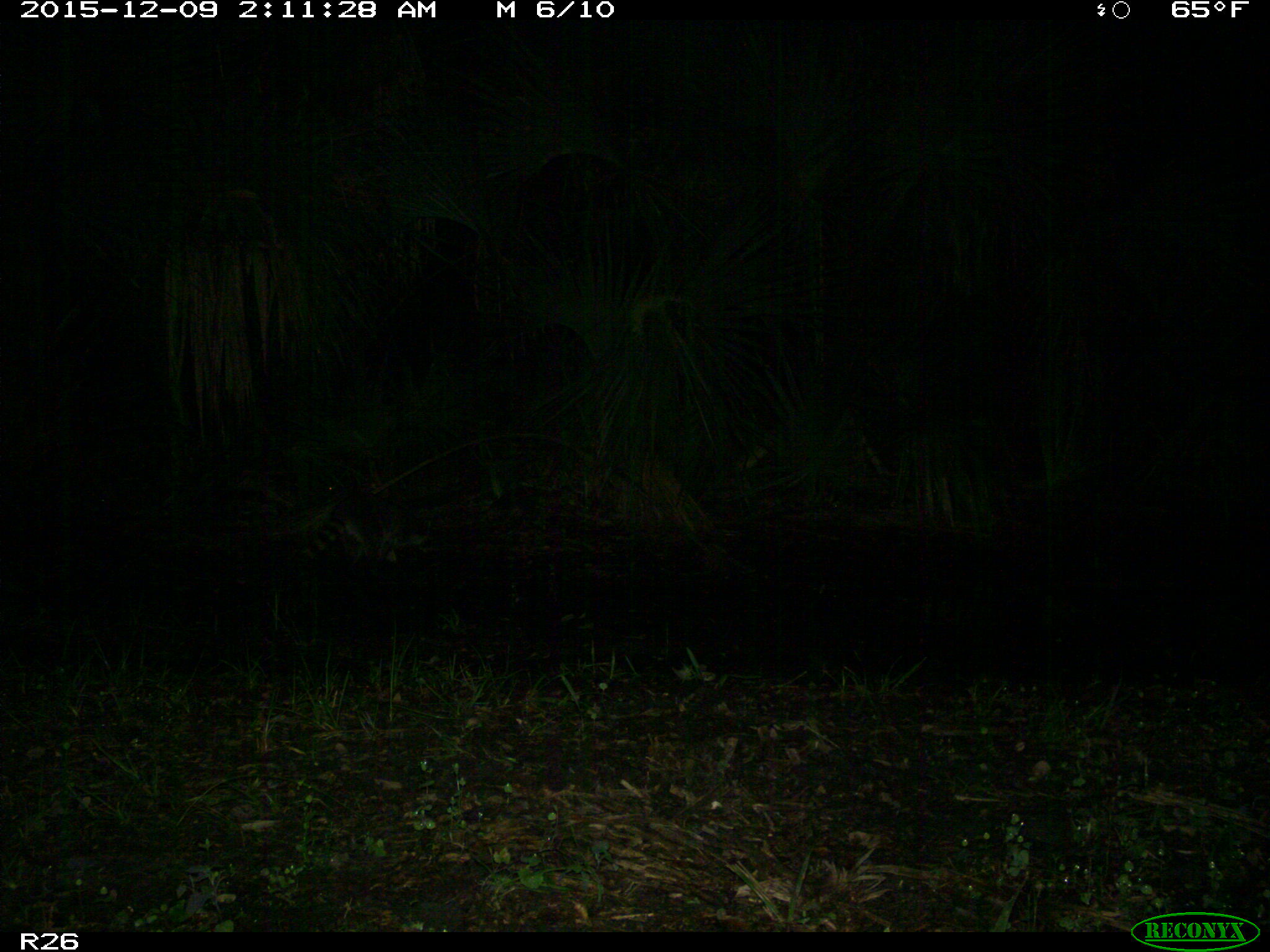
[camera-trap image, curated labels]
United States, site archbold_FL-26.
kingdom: Animalia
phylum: Chordata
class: Mammalia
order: Carnivora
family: Procyonidae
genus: Procyon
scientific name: Procyon lotor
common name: common raccoon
Procyon lotor (common raccoon).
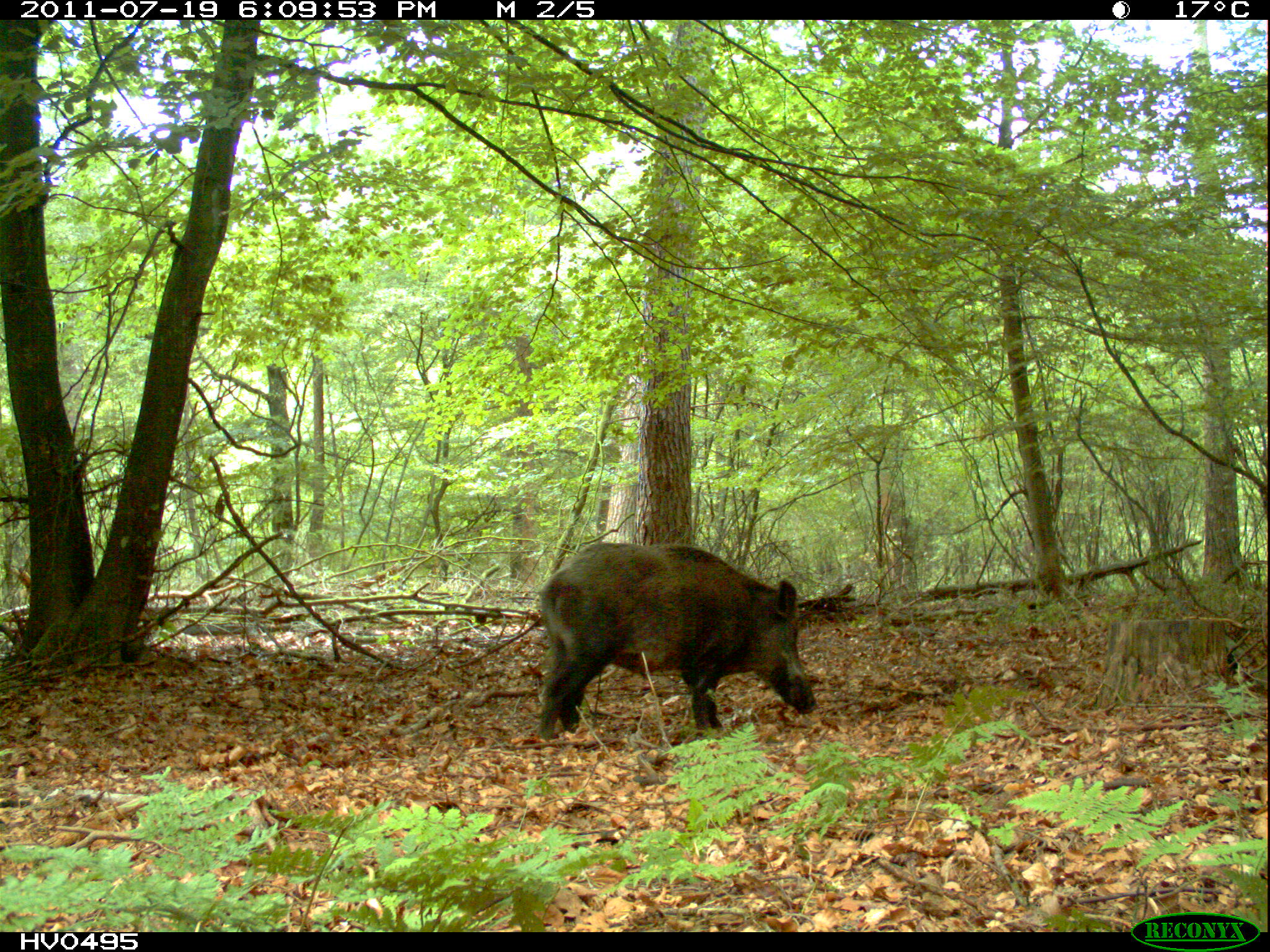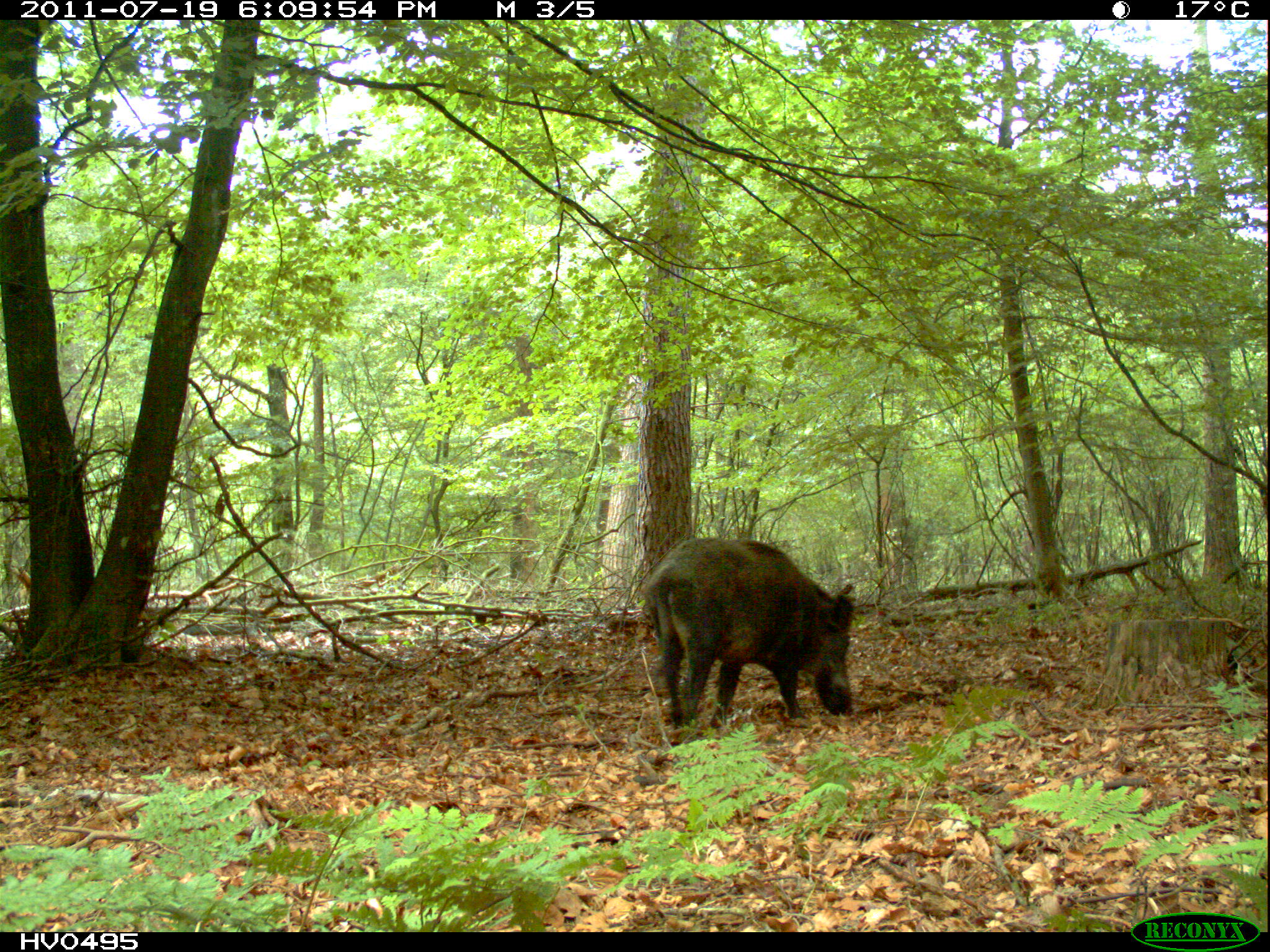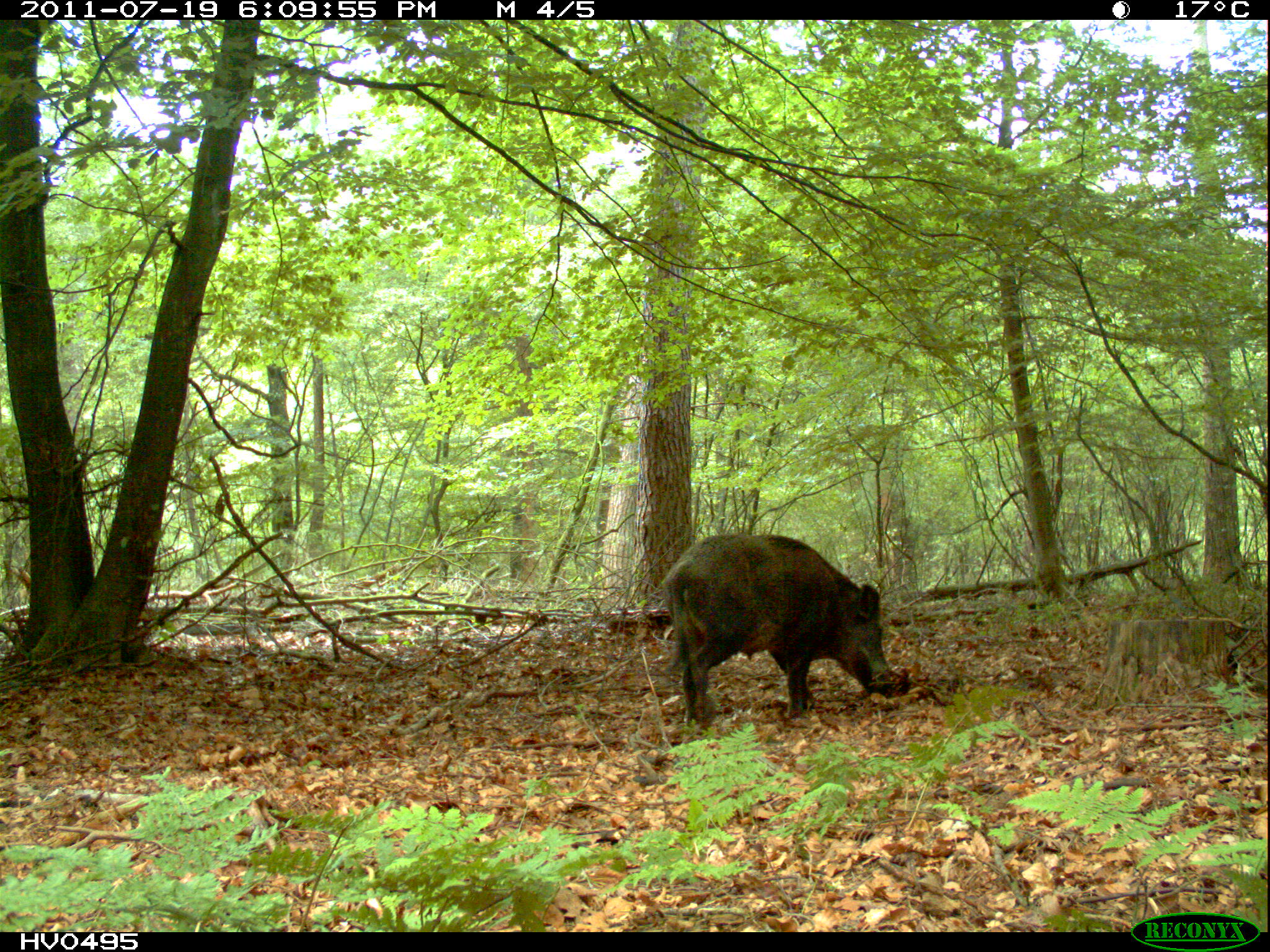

####

Task details.
An acceptable answer consists of the lines above from the one holding "United States, site archbold_FL-26." to the end of the data, repeated exactly and containing no pictures.

Response to this task.
United States, site archbold_FL-26.
kingdom: Animalia
phylum: Chordata
class: Mammalia
order: Carnivora
family: Procyonidae
genus: Procyon
scientific name: Procyon lotor
common name: common raccoon
Procyon lotor (common raccoon).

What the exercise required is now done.